By BLAINE CRIMMINS, firstname.lastname@example.org
Though it’s a little embarrassing to admit, I’ve been sucked into the past few seasons of HGTV’s “Design Star” reality show. My wife likes it, so that’s one reason, but I’ve also enjoyed the personalities of the contestants and seeing what they’d come up with week to week.
Last season was particularly interesting, as I latched on to a clear favorite early in the show and rode out the competition for a couple months hoping he’d win, which he did. I’ve written about my man Antonio in this space before.
But no more! This year’s edition of the show sucks. New producer, new look, bad result.

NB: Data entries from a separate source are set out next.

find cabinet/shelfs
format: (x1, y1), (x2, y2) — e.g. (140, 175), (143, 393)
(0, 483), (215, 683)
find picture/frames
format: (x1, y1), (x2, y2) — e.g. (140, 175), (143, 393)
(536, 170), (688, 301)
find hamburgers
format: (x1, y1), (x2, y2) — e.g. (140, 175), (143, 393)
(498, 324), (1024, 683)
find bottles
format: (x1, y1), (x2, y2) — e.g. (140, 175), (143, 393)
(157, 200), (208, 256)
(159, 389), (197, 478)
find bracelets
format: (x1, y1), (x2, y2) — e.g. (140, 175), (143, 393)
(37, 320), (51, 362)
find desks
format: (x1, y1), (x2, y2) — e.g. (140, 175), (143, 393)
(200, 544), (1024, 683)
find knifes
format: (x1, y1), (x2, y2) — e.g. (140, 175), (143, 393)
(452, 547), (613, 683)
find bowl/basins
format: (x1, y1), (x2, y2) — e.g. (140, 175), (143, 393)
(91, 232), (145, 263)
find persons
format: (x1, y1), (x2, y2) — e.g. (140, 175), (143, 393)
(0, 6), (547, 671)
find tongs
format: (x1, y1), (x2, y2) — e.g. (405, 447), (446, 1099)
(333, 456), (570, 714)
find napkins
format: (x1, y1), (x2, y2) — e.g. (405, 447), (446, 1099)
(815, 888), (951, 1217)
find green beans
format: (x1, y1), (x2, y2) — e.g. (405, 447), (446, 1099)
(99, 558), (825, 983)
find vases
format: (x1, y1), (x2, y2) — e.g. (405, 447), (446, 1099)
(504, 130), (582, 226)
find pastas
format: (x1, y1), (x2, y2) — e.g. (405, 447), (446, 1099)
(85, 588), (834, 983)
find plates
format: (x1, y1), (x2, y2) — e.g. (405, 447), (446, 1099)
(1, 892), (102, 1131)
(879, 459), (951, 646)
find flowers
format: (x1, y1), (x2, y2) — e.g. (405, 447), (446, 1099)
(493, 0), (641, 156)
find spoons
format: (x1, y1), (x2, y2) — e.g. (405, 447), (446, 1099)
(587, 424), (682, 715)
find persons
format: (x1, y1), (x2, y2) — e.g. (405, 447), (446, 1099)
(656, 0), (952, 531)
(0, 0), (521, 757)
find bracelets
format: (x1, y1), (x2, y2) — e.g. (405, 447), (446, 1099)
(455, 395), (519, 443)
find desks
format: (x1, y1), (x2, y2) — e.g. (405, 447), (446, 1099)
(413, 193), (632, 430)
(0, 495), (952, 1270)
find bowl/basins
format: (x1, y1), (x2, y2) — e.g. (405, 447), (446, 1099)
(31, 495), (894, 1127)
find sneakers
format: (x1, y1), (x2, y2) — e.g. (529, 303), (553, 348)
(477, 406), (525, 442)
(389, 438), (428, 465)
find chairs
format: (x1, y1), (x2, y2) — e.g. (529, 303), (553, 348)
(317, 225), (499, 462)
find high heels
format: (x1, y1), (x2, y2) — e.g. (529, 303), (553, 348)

The show has been transplanted from suburban Los Angeles to Manhattan. The challenges have gone from being room-makeovers and useful renovations to gimmicky games wrought with corporate promotion.
The worst part is the contestants. Unlike 2009, when any of the final four seemed worthy of having their own show, no one in this year’s crop seems to have much talent at all.
Bereft of a contestant who has the right blend of inspiration and know-how, I chose Alex Sanchez as my favorite because he simply seemed more competent than the others.
After watching Alex finish a project one of his teammates had to abandon because he shot himself in the hand with a nail gun, I thought, “Oh, look! There’s a guy who can build something without screwing it up. I like him.”
Alex also was the guy who noticed that another teammate had affixed her crown molding upside down, well into the second wall. Both of those teammates, Michael and Casey, are still alive in the competition but Alex is not. He was booted on Sunday in what looked to me like a conspiracy.
Granted, Alex had the least personable camera style of the five that remained, and he wasn’t likely to win the whole thing as a result. That’ll probably be Courtland because he’s the only one with a personality strong enough to carry his own show.
But Alex got screwed in the elimination. With four contestants on the hot seat, the judges chose to focus on the last two finishers from each team, instead of simply the bottom two of four, as determined by criteria I won’t explain here.
So, rather than be judged against his talentless teammate Michael, who in my opinion conspired with Casey to squelch Alex’s influence on their stupid kitchen photo-shoot project, he went up against Emily, a cute, bubbly blonde woman whose previous professional experience played into this week’s challenge.
Alex had a shot of beating Michael but no chance against Emily. It’s like the producers were hell-bent on getting rid of him, perhaps because he just wasn’t wacky enough to be entertaining.
Thus, I’m done with “Design Star.” I might watch again this year after Michael and Casey are eliminated but we’ll see.
The show just isn’t the same anymore. In fact, it’s now more like other reality competition shows, most of which are terrible. And given Alex’s demise, it doesn’t seem fair either.
By the way, Antonio’s show has gone through various scheduling changes this year, and HGTV has been cagey about why. I wrote an e-mail to the network months ago inquiring about the show’s status, to which an auto-reply indicated I’d hear back from someone. In my mail, I mentioned I’m a newspaper reporter/blogger, and wanted to share what I learned with my readers. They never wrote me back.
The next season of “The Antonio Treatment” debuts Aug. 15. Watch it. But blow off “Design Star.”